PASSAGE TO READ:
--*--

Category Archives: Spend Analysis

Supply Management Technical Difficulty … Part IV.2

A lot of vendors will tell you a lot of what they do is so hard and took thousands of hours of development and that no one else could do it as good or as fast or as flexible when the reality is that much of what they do is easy, mostly available in open source, and can be replicated in modern Business Process Management (BPM) configuration toolkits in a matter of weeks. In this series we are tackling the suite of supply management applications and pointing out what is truly challenging and what is almost as easy as cut-and-paste.

In our first three posts we discussed basic sourcing, basic procurement, and supplier management where few technical challenges truly exist. Then, yesterday, we started a discussion of spend analysis, where there are deep technical challenges (that we discuss today), but also technical by-gones that vendors still perpetuate as challenges and stumpers that are not true challenges but are to many vendors who didn’t bother to spend the time it takes to hire a development team that can figure them out. Yesterday we discussed the by-gones and the first-stumper. Today, we discuss the second big stumper and the true challenges.


Technical Stumper: Multi-Cube

The majority of applications support one, and only one, cube. As SI has indicated again and again (and again and again), the power of spend analysis resides in the ability to quickly create a cube on a hunch, on any schema of interest, analyze the potential opportunity, throw it away, and continue until a new value opportunity is found. This also needs to be quick and easy, or the best opportunities will never be found.

--*--

PARTS OF THE EXERCISE:
(a) Answer these from the spend analysis post:
(i) Which three areas did the first three posts in the series cover?
(ii) In what kind of toolkit, and in how much time, does the post say much of what vendors do can be replicated?
(iii) How many cubes do the majority of applications support?
(b) Resume the spend analysis post after its final sentence and keep going.
The material after this post isn't needed for anything here.

SOURCE DATA:
--*--

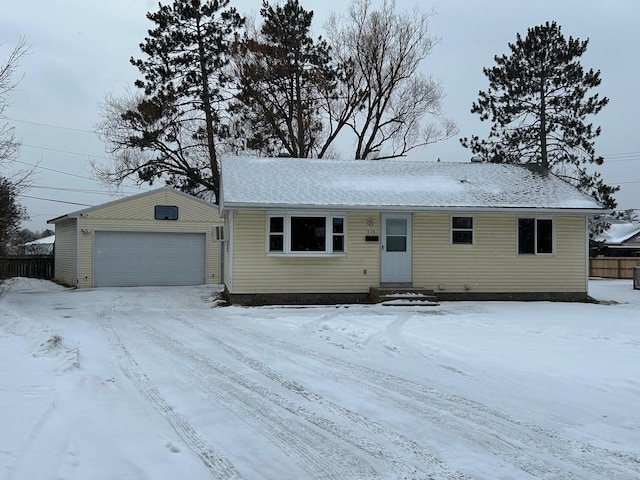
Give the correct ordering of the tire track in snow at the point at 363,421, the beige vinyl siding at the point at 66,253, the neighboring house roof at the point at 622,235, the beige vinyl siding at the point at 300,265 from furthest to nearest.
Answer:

--*--

RESULTS:
(a)
(i) Basic sourcing, basic procurement, and supplier management.
(ii) In modern Business Process Management (BPM) configuration toolkits, in a matter of weeks.
(iii) One, and only one.

(b)
But even today, many applications support ONE cube. And it makes absolutely no sense. Especially when all one has to do to create a new cube is just create a copy of the data in a set of temporary tables designed just for that and update the indexes. In modern databases, it’s easy to dynamically create a table, bulk copy data from an existing table to the new table, and then update the necessary index fields. The cube can be made semi-persistent by storing the definition in a set of meta-tables and associating it with the user (which is exactly how databases track tables anyway).

Apparently vendors are stumped on how easy this is, otherwise, the doctor is stumped as to why most vendors do not support such basic capability.


Technical Challenge: Real-time (Collaborative) Reclassification

This is a challenge. Considering that the reclassification of a data set to a new hierarchy or schema could require processing every record, and that many data sets will contain millions of transaction records, and modern processors can only do so many instructions per second, this will likely always be a challenge as big data gets bigger and bigger. As a result even the best algorithms can generally only handle a few million records on a high end PC or laptop in real time. And while you can always add more cores to a rack, there’s still a limit as to how many cores can be connected to an integrated memory bank through a high-speed bus … and as this is the key to high-speed data processing, even the best implementations will only be able to process so many transactions a second.

Of course, this doesn’t explain why some applications can re-process a million transactions in real time and some crash before you load 100,000. This is just bad coding. This might be a challenge, but it’s still one that should be handled as valiantly as possible.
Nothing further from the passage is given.